À la suite de cette équipée, ils ne se virent plus d'une semaine. Ils se jugeaient sévèrement l'un l'autre. Mais après s'être punis eux-mêmes, en se privant d'un de leurs dimanches de promenade, ils s'ennuyèrent tellement que leur rancune tomba. Christophe fit les premières avances, selon son habitude. Otto daigna les accepter; et ils firent la paix.

Malgré leurs désaccords, il leur était impossible de se passer l'un de l'autre. Ils avaient bien des défauts, ils étaient égoïstes tous deux. Mais cet égoïsme était naïf, il ne connaissait pas les calculs de l'âge mûr, qui le rendent repoussant, il ne se connaissait pas lui-même: il était presque aimable, et il ne les empêchait pas de s'aimer sincèrement. Ils avaient un tel besoin d'amour et de sacrifice! Le petit Otto pleurait sur son oreiller, en se racontant des histoires de dévouement romanesque, dont il était le héros; il inventait des aventures pathétiques, où il était fort, vaillant, intrépide, et protégeait Christophe, qu'il s'imaginait adorer. Christophe ne voyait, n'entendait rien de beau ou de curieux, sans qu'il pensât: «Si Otto était là!» Il mêlait l'image de son ami à sa vie tout entière; et cette image se transfigurait, prenait une telle douceur qu'en dépit de ce qu'il savait de lui, il en était comme enivré.
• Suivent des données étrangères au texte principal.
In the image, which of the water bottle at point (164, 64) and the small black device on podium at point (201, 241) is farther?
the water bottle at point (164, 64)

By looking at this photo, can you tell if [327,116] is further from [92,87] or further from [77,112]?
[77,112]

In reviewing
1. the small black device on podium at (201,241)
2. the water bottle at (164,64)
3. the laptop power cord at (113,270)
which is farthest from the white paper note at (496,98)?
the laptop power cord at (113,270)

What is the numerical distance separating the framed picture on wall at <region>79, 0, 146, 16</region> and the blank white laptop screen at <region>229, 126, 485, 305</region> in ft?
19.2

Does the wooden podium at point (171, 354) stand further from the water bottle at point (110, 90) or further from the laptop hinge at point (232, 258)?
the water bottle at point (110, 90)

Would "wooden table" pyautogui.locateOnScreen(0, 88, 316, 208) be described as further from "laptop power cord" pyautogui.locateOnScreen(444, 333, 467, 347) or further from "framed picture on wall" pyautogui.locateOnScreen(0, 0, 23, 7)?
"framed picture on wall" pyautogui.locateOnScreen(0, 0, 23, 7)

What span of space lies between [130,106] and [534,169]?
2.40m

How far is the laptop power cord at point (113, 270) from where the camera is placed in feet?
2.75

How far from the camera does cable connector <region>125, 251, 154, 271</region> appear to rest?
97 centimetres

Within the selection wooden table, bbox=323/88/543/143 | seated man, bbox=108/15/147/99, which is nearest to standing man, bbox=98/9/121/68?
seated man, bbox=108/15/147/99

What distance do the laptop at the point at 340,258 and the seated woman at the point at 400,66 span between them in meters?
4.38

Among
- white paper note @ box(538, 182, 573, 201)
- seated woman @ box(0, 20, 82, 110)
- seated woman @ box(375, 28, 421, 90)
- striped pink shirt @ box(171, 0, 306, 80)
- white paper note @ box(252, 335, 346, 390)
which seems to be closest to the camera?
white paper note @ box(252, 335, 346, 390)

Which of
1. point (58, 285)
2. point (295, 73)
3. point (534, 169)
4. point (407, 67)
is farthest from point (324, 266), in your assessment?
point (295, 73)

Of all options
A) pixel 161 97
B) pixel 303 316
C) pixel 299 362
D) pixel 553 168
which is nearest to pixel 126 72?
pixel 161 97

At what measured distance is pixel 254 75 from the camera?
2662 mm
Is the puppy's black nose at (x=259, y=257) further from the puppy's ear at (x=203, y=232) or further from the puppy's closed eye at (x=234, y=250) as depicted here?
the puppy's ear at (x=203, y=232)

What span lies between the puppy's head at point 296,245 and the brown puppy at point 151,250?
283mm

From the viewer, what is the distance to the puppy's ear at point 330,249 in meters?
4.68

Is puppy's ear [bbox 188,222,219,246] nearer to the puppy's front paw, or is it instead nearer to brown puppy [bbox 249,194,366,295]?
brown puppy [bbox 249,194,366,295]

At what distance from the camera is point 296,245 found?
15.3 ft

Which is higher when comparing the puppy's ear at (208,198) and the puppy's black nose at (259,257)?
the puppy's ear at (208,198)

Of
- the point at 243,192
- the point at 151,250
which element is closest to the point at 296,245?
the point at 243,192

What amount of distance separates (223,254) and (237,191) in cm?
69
Certains mots d'Otto, qu'il se rappelait longtemps après et qu'il embellissait, le faisaient tressaillir d'émotion. Ils s'imitaient mutuellement. Otto singeait les manières, les gestes, l'écriture de Christophe. Christophe était irrité de cette ombre qui répétait chaque mot qu'il avait dit et lui resservait ses propres pensées, comme des pensées neuves. Mais il ne s'apercevait pas qu'il contrefaisait lui-même Otto, il copiait sa façon de s'habiller, de marcher, de prononcer certains mots. C'était une fascination. Ils étaient pénétrés l'un de l'autre, ils avaient le cœur inondé de tendresse. Elle débordait de toutes parts comme une source. Chacun s'imaginait que son ami en était la cause. Ils ne savaient pas que c'était l'éveil de leur adolescence.
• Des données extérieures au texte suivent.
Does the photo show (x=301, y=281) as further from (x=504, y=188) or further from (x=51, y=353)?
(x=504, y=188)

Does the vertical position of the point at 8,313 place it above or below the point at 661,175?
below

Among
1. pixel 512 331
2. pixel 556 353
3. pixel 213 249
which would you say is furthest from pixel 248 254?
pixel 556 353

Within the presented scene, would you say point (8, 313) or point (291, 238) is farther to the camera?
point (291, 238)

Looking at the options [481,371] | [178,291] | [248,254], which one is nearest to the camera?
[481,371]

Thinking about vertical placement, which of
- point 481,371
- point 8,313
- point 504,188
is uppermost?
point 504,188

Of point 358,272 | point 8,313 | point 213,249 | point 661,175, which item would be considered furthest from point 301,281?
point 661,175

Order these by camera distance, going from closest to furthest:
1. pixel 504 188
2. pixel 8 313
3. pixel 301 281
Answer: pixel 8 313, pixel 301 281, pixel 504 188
Christophe, qui ne se défiait de personne, laissait traîner ses papiers. Cependant une pudeur instinctive lui faisait serrer les brouillons de lettres qu'il griffonnait à Otto, et les réponses de celui-ci. Il ne les enfermait pas sous clef; il les mettait entre les feuilles d'un de ses cahiers de musique, où il se croyait sûr qu'on n'irait pas les chercher. Il comptait sans la malice de ses frères.
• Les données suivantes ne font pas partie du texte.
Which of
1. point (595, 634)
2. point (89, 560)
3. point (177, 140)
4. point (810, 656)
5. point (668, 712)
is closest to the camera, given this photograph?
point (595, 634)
Il les voyait depuis quelque temps rire et chuchoter en le regardant: ils se récitaient à l'oreille des fragments de discours, qui les jetaient dans des convulsions de gaieté. Christophe ne parvenait pas à entendre leurs paroles; et d'ailleurs, suivant la tactique dont il usait à leur égard, il feignait une parfaite indifférence pour tout ce qu'ils pouvaient dire ou faire. Quelques mots éveillèrent son attention: il crut les reconnaître. Bientôt il n'eut plus de doute que ses frères n'eussent lu ses lettres. Mais quand il apostropha Ernst et Rodolphe, qui s'appelaient: «ma chère âme», avec un sérieux bouffon, il ne put rien en tirer. Les gamins firent semblant de ne pas comprendre, et dirent qu'ils avaient bien le droit de s'appeler comme ils voulaient. Christophe, qui avait retrouvé toutes ses lettres à leur place, n'insista pas davantage.